Introduction: Mapping local medical data assets to international data standards such as medical ontology SNOMED CT fosters data harmonization and, thereby, global progress in medical research. Since its intense resource requirements often hinder manual SNOMED CT mapping, automated mapping tools such as MedCAT have been developed. We investigated how the formulation of study variable names (VNs) influences the efficacy and accuracy of the SNOMED CT concepts identified by MedCAT.
Methods: We extracted 763 VNs from the GEPESTIM database hosted locally in REDCap and created three VNs using different REDCap metadata items for MedCAT-based SNOMED CT mapping.
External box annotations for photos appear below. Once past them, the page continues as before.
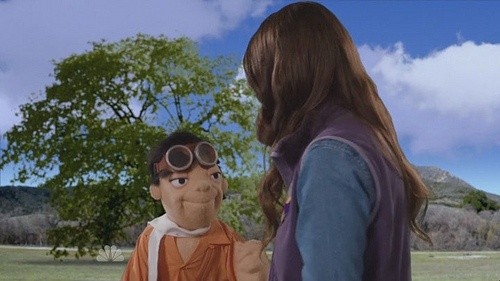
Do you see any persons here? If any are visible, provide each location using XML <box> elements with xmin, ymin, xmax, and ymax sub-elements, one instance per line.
<box><xmin>121</xmin><ymin>132</ymin><xmax>270</xmax><ymax>281</ymax></box>
<box><xmin>242</xmin><ymin>1</ymin><xmax>435</xmax><ymax>281</ymax></box>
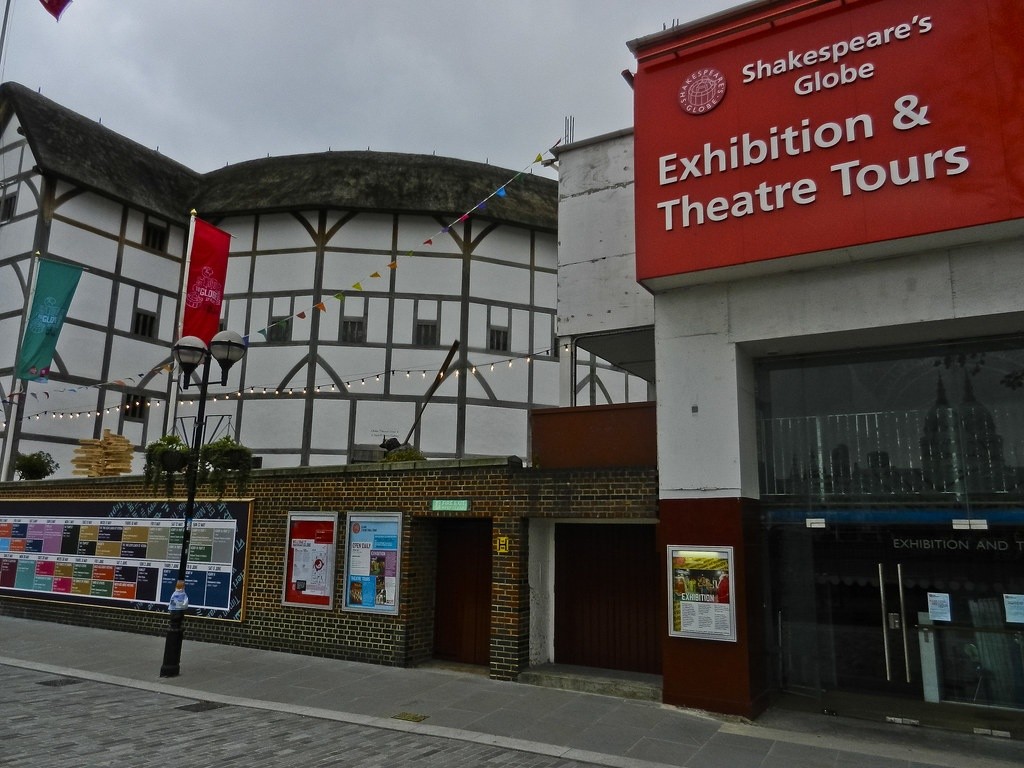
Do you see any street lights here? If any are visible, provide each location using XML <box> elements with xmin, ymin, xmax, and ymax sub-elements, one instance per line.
<box><xmin>157</xmin><ymin>328</ymin><xmax>248</xmax><ymax>677</ymax></box>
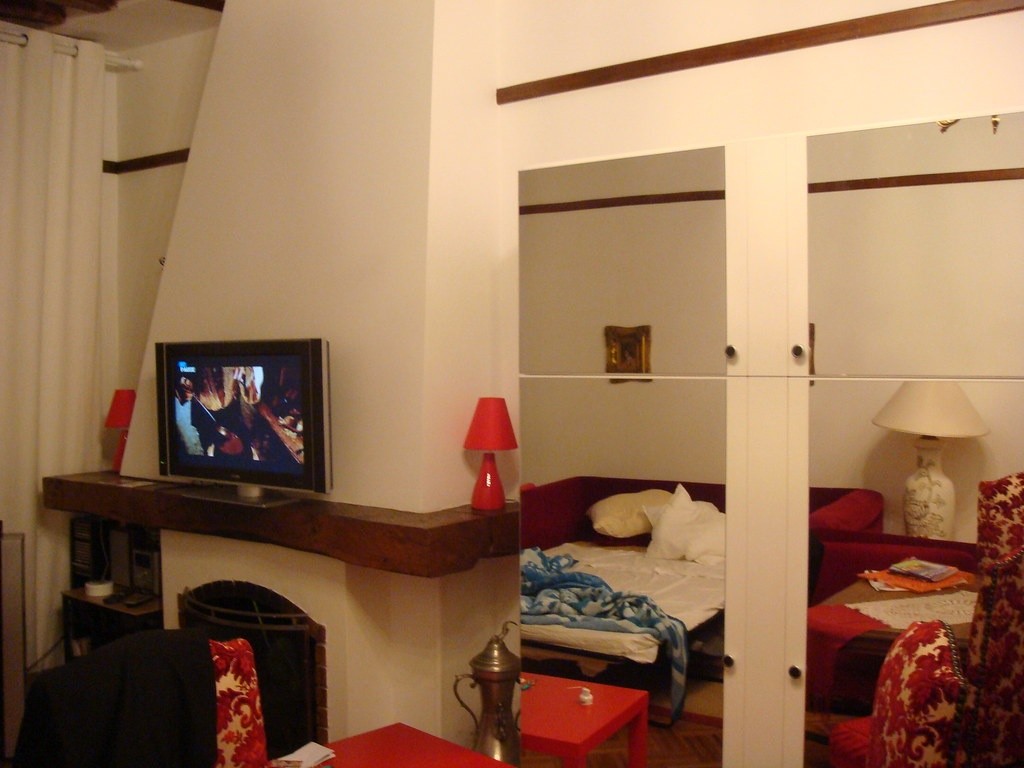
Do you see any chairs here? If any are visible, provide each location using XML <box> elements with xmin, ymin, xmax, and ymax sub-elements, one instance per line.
<box><xmin>11</xmin><ymin>628</ymin><xmax>308</xmax><ymax>768</ymax></box>
<box><xmin>833</xmin><ymin>472</ymin><xmax>1024</xmax><ymax>768</ymax></box>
A fourth VN version was created manually. The mapping was evaluated based on the number and quality of identified SNOMED CT concepts, using manual scoring to assess concept accuracy while ensuring a blind evaluation process.
Results: Increasing the expressiveness of VNs by adding more metadata items led to more SNOMED CT concepts being mapped, but also introduced mismatches, particularly when additionally included metadata contained misleading terms. The best overall mapping performance was achieved on the manually specified VNs while a basic VN version with minimal extra information from the metadata resulted in similarly good results.
Conclusion: Our study identified key challenges in using MedCAT for automatically mapping study variables to SNOMED CT concepts. To improve accuracy, we recommend refining VNs reducing misleading terms and iteratively improving VN phrasing for optimal mapping outcome. Furthermore, it appears reasonable to always conduct a final manual review of the mapping outcome especially for critical variables and for those VNs containing negations or abbreviations.